Outriders Demo is available to download on PS4, PS5, Xbox One, Xbox Series X/S and PC.
Story – Futuristic superheroes
The game opens up with a prologue, and immediately I was afraid of how cutscene-heavy the game would be. As the Outriders, you are among the last of humanity and are trapped on Enoch, a hostile world where humans are struggling to survive. You gain your Outrider abilities by getting killed in a storm and waking up with some unexplainable powers. I personally don’t care for the narrative; it gets you from A to B and the little morsels of the world I have seen could develop into something interesting as the game progresses, but as for now, it’s hard to tell if this will be a satisfying story. The protagonist is a bit of smart-ass, delivering some witty lines to NPCs and a few one liners as you kill bosses.
The time to shoot is a fair bit longer than other similar shooters, taking about 25-30 minutes to fully get into the action. Borderlands 3 throws you into the action almost instantly and more story-based, linear third-person shooters like Gears of War waste no time in getting into the action. For me, I play ARPGs for fun combat mechanics, engaging loot, and interesting skill trees, and from what I’ve seen so far, Outriders does a pretty good job at these.
Gameplay – Fast-paced fun!
At its core, Outriders is a cover-based third-person shooter with the choice mechanic recent years; a loot system, similar to what’s seen in Borderlands or Destiny. Personally, I love loot, simply cannot get enough of it, so I was naturally looking forward to this title. After the overly long prologue, you get to choose from four classes; the tanky Devastator, fiery Pyromancer, long-range Technomancer, and the one I chose, the hit-and-run specialist, Trickster.
Each class has eight skills in total and with seven being the max level in the demo, you can unlock four. The four abilities I unlocked synergized well with one another. One skill teleported me behind an enemy, I then used a stasis field, slowing all enemies and bullets around me, and executed a sweeping melee attack that dealt an insane amount of damage. Shooting felt as good as I feel it can in these types of games. Something always felt slightly off with emptying three clips into an enemy in The Division and it feels the same in Outriders. It didn’t stop me from sinking dozens of hours into Ubisoft’s looter-shooter and it wasn’t an issue here.

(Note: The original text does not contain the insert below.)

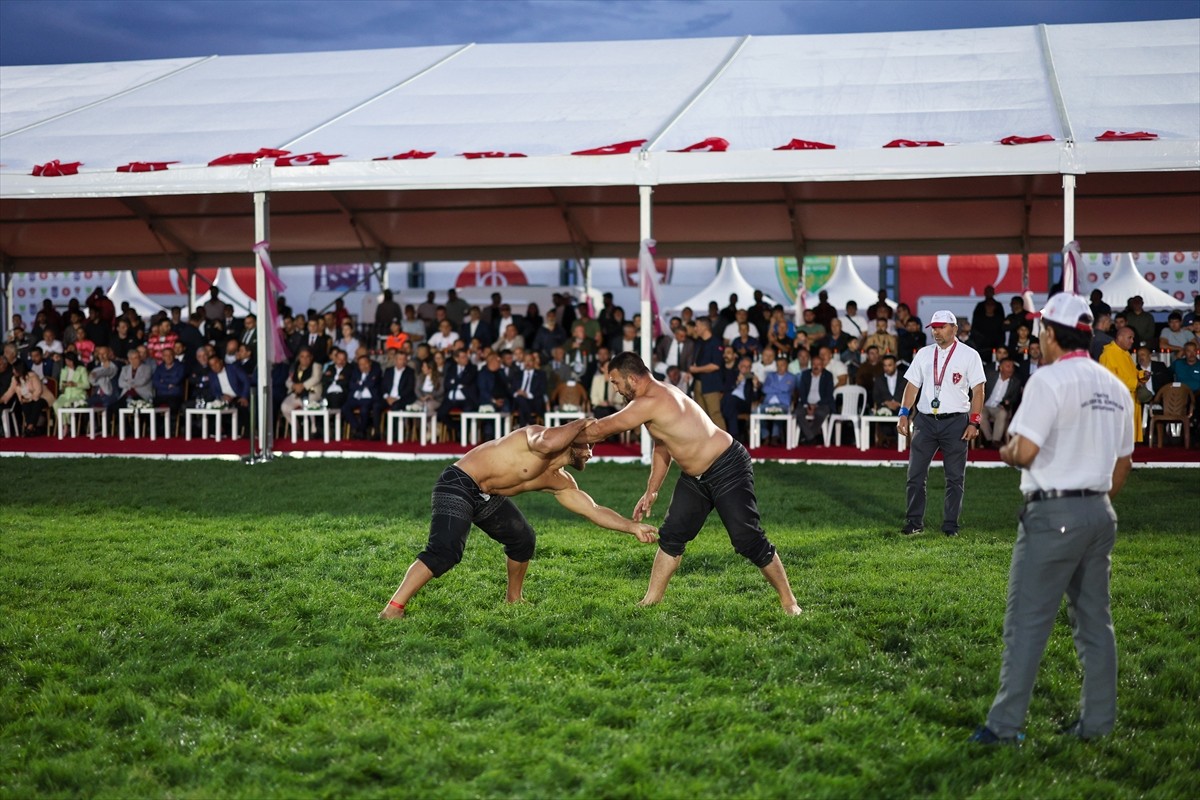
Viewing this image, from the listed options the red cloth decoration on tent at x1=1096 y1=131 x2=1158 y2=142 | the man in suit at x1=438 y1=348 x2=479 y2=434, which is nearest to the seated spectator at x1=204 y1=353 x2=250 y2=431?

It’s hard to comment on the skill tree; while they look expansive, with plenty of options and three paths to choose from, I’m hoping that taking different paths will change the playstyle. While I finished the demo with the Trickster, I played roughly an hour with the Technomancer just to see if long-range classes feel as good to play. I could see some synergy with classes while playing in co-op; a Trickster could use their stasis field to slow enemies to make the Technomancer’s sniping job easier.
From my few hours with the demo, there is one glaring issue that I am hoping is only present with the opening to Outriders. The sheer amount of cutscenes was frustrating. I’ve no issue with story cutscenes, a game needs to tell its story. The issue I had was the little cutscenes when opening a door or loading an area. Right now these don’t seem too big an annoyance, however when grinding missions for loot or XP, seeing and skipping these cutscenes every time will get in the way of the gameplay. If these issues persist throughout the full release then I can see this becoming frustrating quickly.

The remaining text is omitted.